WHAT YOU WILL DO
Edit the entries below by replacing every occurrence of "sneaker" with "shoe", leaving all other text unchanged. Leave the pictures out of your answer.

··· TASK MATERIAL

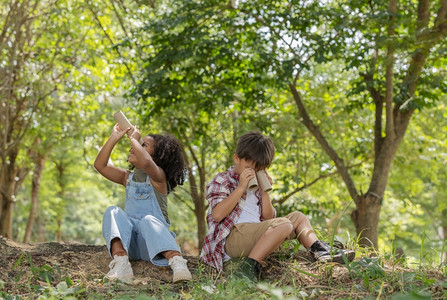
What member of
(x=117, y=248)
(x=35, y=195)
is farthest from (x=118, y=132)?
(x=35, y=195)

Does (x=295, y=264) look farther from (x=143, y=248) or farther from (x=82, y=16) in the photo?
(x=82, y=16)

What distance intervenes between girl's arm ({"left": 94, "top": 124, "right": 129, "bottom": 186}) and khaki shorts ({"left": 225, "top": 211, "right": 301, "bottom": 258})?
1111mm

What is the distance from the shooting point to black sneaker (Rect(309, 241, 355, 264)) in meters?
3.65

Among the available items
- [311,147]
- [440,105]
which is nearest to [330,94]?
[311,147]

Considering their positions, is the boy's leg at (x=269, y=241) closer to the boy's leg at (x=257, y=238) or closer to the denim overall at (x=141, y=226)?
the boy's leg at (x=257, y=238)

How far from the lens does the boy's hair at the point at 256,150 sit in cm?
392

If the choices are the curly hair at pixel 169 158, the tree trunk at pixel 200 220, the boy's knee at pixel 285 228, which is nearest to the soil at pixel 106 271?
the boy's knee at pixel 285 228

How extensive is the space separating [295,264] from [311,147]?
318 inches

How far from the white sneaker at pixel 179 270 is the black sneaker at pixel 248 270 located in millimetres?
325

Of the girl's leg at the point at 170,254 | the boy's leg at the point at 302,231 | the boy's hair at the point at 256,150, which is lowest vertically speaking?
the girl's leg at the point at 170,254

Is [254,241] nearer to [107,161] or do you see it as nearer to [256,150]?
[256,150]

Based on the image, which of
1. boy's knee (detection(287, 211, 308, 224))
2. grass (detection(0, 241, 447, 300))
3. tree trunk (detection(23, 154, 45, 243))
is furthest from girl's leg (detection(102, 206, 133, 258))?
tree trunk (detection(23, 154, 45, 243))

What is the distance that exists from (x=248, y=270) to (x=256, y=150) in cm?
90

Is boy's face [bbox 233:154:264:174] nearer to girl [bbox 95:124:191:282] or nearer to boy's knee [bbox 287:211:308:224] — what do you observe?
boy's knee [bbox 287:211:308:224]
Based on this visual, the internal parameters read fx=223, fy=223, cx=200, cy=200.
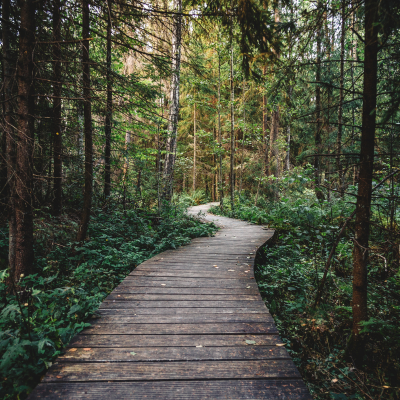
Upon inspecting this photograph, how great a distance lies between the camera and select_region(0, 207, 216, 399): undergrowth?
1.98 meters

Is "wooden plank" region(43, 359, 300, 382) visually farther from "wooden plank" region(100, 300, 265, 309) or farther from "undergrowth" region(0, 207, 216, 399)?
"wooden plank" region(100, 300, 265, 309)

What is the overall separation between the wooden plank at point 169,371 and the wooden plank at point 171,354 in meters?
0.06

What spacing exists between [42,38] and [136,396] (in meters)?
6.34

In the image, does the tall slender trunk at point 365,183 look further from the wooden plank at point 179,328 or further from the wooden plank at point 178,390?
the wooden plank at point 178,390

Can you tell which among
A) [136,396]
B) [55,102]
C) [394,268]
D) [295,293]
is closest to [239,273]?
[295,293]

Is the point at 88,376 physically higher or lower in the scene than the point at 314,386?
higher

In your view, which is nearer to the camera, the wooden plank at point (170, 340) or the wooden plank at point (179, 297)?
the wooden plank at point (170, 340)

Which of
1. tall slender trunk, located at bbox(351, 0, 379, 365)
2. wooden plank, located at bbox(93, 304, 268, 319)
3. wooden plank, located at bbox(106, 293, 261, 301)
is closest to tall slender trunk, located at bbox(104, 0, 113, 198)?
wooden plank, located at bbox(106, 293, 261, 301)

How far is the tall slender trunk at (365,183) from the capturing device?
2447 millimetres

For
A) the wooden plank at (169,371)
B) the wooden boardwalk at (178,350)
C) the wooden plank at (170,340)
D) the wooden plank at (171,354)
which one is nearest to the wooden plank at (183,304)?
the wooden boardwalk at (178,350)

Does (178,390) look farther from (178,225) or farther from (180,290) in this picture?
(178,225)

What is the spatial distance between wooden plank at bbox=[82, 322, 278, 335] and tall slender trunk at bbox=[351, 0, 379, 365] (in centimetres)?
110

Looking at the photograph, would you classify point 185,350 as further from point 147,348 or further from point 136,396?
point 136,396

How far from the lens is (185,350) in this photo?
223 cm
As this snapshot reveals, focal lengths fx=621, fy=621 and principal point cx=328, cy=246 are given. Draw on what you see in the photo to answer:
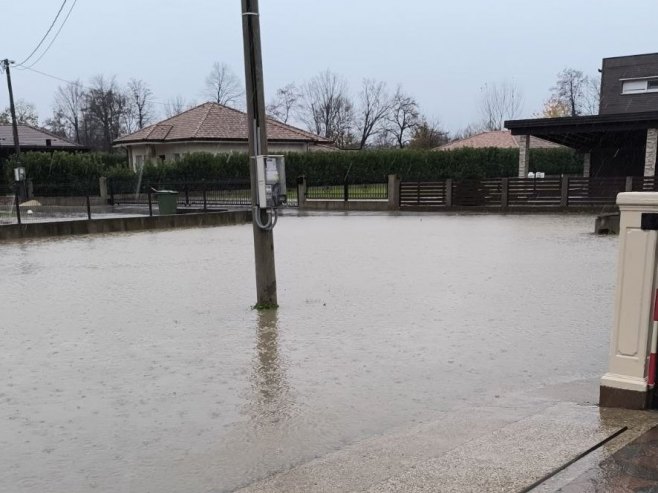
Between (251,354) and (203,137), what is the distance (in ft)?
120

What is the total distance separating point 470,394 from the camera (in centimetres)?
476

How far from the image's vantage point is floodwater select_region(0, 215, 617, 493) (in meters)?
3.88

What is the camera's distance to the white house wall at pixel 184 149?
136 feet

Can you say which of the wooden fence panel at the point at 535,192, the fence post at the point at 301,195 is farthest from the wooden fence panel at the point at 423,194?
the fence post at the point at 301,195

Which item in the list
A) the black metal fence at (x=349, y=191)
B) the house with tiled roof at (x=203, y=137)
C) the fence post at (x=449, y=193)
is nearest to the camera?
the fence post at (x=449, y=193)

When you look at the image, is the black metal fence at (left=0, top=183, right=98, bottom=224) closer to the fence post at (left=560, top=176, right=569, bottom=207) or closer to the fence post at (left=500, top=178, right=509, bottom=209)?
the fence post at (left=500, top=178, right=509, bottom=209)

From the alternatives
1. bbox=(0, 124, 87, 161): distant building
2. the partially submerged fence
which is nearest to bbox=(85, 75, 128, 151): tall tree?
bbox=(0, 124, 87, 161): distant building

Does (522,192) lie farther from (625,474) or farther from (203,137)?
(203,137)

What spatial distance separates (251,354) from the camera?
5.89 m

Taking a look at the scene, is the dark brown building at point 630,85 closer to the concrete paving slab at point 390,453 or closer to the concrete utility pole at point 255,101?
the concrete utility pole at point 255,101

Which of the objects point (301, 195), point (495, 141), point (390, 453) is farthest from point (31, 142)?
point (390, 453)

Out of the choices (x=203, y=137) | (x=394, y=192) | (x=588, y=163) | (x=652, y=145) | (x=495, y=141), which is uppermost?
(x=203, y=137)

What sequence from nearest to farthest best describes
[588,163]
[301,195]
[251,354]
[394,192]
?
[251,354], [394,192], [301,195], [588,163]

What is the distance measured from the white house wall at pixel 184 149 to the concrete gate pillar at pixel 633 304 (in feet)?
121
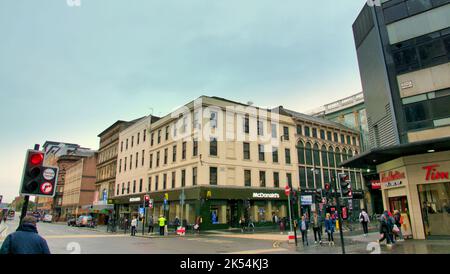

······

ANSWER FOR THIS EXERCISE
What member of
(x=117, y=248)
(x=35, y=195)
is farthest from (x=118, y=132)?
(x=35, y=195)

Does (x=295, y=264) look farther from (x=143, y=248) or farther from (x=82, y=16) in the photo?
(x=82, y=16)

What distance intervenes between girl's arm ({"left": 94, "top": 124, "right": 129, "bottom": 186}) and khaki shorts ({"left": 225, "top": 211, "right": 301, "bottom": 258})?
1111mm

What is the distance from the shooting point to black shoe (Rect(309, 241, 355, 264)) in meters?
3.65

Among the available items
- [311,147]
- [440,105]
which is nearest to [330,94]?
[311,147]

Considering their positions, is the boy's leg at (x=269, y=241) closer to the boy's leg at (x=257, y=238) or closer to the denim overall at (x=141, y=226)?
the boy's leg at (x=257, y=238)

How far from the lens does the boy's hair at the point at 256,150 sit in cm?
392

If the choices are the curly hair at pixel 169 158, the tree trunk at pixel 200 220, the boy's knee at pixel 285 228, which is nearest to the soil at pixel 106 271?
the boy's knee at pixel 285 228

How extensive is the space separating [295,264] from [311,147]?
318 inches

How far from the white shoe at pixel 179 270 is the black shoe at pixel 248 270 located in millimetres?
325

Of the girl's leg at the point at 170,254 | the boy's leg at the point at 302,231 | the boy's hair at the point at 256,150, which is lowest vertically speaking?
the girl's leg at the point at 170,254

Is [254,241] nearer to [107,161] or do you see it as nearer to [256,150]?
[256,150]

Based on the image, which of
1. boy's knee (detection(287, 211, 308, 224))
2. grass (detection(0, 241, 447, 300))
3. tree trunk (detection(23, 154, 45, 243))
is furthest from girl's leg (detection(102, 206, 133, 258))?
tree trunk (detection(23, 154, 45, 243))

What is the distance that exists from (x=248, y=270) to (x=256, y=150) in cm?
90

Is boy's face [bbox 233:154:264:174] nearer to girl [bbox 95:124:191:282] or nearer to boy's knee [bbox 287:211:308:224] — what do you observe?
boy's knee [bbox 287:211:308:224]
Based on this visual, the internal parameters read fx=223, fy=223, cx=200, cy=200.
Upon inspecting this photograph, how great a distance lies between the camera and select_region(0, 207, 216, 399): undergrowth?
1.98 meters

Is "wooden plank" region(43, 359, 300, 382) visually farther from "wooden plank" region(100, 300, 265, 309) or farther from "undergrowth" region(0, 207, 216, 399)?
"wooden plank" region(100, 300, 265, 309)

What is the overall separation between the wooden plank at point 169,371 and the wooden plank at point 171,354 in meters?
0.06

What spacing exists between [42,38] and [136,396] (in meters)?
6.34

In the image, does the tall slender trunk at point 365,183 look further from the wooden plank at point 179,328 or further from the wooden plank at point 178,390?
the wooden plank at point 178,390

Can you tell which among
A) [136,396]
B) [55,102]
C) [394,268]
D) [295,293]
is closest to [239,273]?
[295,293]

Is the point at 88,376 physically higher or lower in the scene than the point at 314,386?
higher

In your view, which is nearer to the camera, the wooden plank at point (170, 340) or the wooden plank at point (179, 297)?
the wooden plank at point (170, 340)

Which of
1. tall slender trunk, located at bbox(351, 0, 379, 365)
2. wooden plank, located at bbox(93, 304, 268, 319)
3. wooden plank, located at bbox(106, 293, 261, 301)
is closest to tall slender trunk, located at bbox(104, 0, 113, 198)?
wooden plank, located at bbox(106, 293, 261, 301)

How far is the tall slender trunk at (365,183) from the capturing device?
2447 millimetres

For
A) the wooden plank at (169,371)
B) the wooden boardwalk at (178,350)
C) the wooden plank at (170,340)
D) the wooden plank at (171,354)
which one is nearest to the wooden plank at (183,304)?
the wooden boardwalk at (178,350)

Does (178,390) look farther from (178,225) or farther from (180,290) in this picture?
(178,225)

What is the spatial distance between wooden plank at bbox=[82, 322, 278, 335] and tall slender trunk at bbox=[351, 0, 379, 365] (in centimetres)?
110

Looking at the photograph, would you classify point 185,350 as further from point 147,348 or further from point 136,396?
point 136,396

How far from the lens is (185,350) in this photo?
223 cm
As this snapshot reveals, focal lengths fx=621, fy=621 and principal point cx=328, cy=246 are given. Draw on what you see in the photo to answer:
Between (251,354) and (203,137), what is the distance (in ft)?
120

What is the total distance separating point 470,394 from the camera (in centimetres)?
476

How far from the image's vantage point is floodwater select_region(0, 215, 617, 493) (in meters)?
3.88

What is the camera's distance to the white house wall at pixel 184 149?
136 feet

Can you say which of the wooden fence panel at the point at 535,192, the fence post at the point at 301,195 is farthest from the wooden fence panel at the point at 423,194?
the fence post at the point at 301,195

Which item in the list
A) the black metal fence at (x=349, y=191)
B) the house with tiled roof at (x=203, y=137)
C) the fence post at (x=449, y=193)
is nearest to the camera?
the fence post at (x=449, y=193)

When you look at the image, is the black metal fence at (left=0, top=183, right=98, bottom=224) closer to the fence post at (left=560, top=176, right=569, bottom=207) or closer to the fence post at (left=500, top=178, right=509, bottom=209)?
the fence post at (left=500, top=178, right=509, bottom=209)

From the alternatives
1. bbox=(0, 124, 87, 161): distant building
2. the partially submerged fence
which is nearest to bbox=(85, 75, 128, 151): tall tree?
bbox=(0, 124, 87, 161): distant building

Does (522,192) lie farther from (625,474) or farther from (203,137)?
(203,137)

What spatial distance separates (251,354) from the camera?
5.89 m

Taking a look at the scene, is the dark brown building at point 630,85 closer to the concrete paving slab at point 390,453 or closer to the concrete utility pole at point 255,101?
the concrete utility pole at point 255,101

Which of the objects point (301, 195), point (495, 141), point (390, 453) is farthest from point (31, 142)?
point (390, 453)

Out of the choices (x=203, y=137) | (x=394, y=192) | (x=588, y=163) | (x=652, y=145) | (x=495, y=141), which is uppermost?
(x=203, y=137)

What sequence from nearest to farthest best describes
[588,163]
[301,195]
[251,354]
[394,192]
?
[251,354], [394,192], [301,195], [588,163]

What is the distance measured from the white house wall at pixel 184 149 to the concrete gate pillar at pixel 633 304 (in feet)?
121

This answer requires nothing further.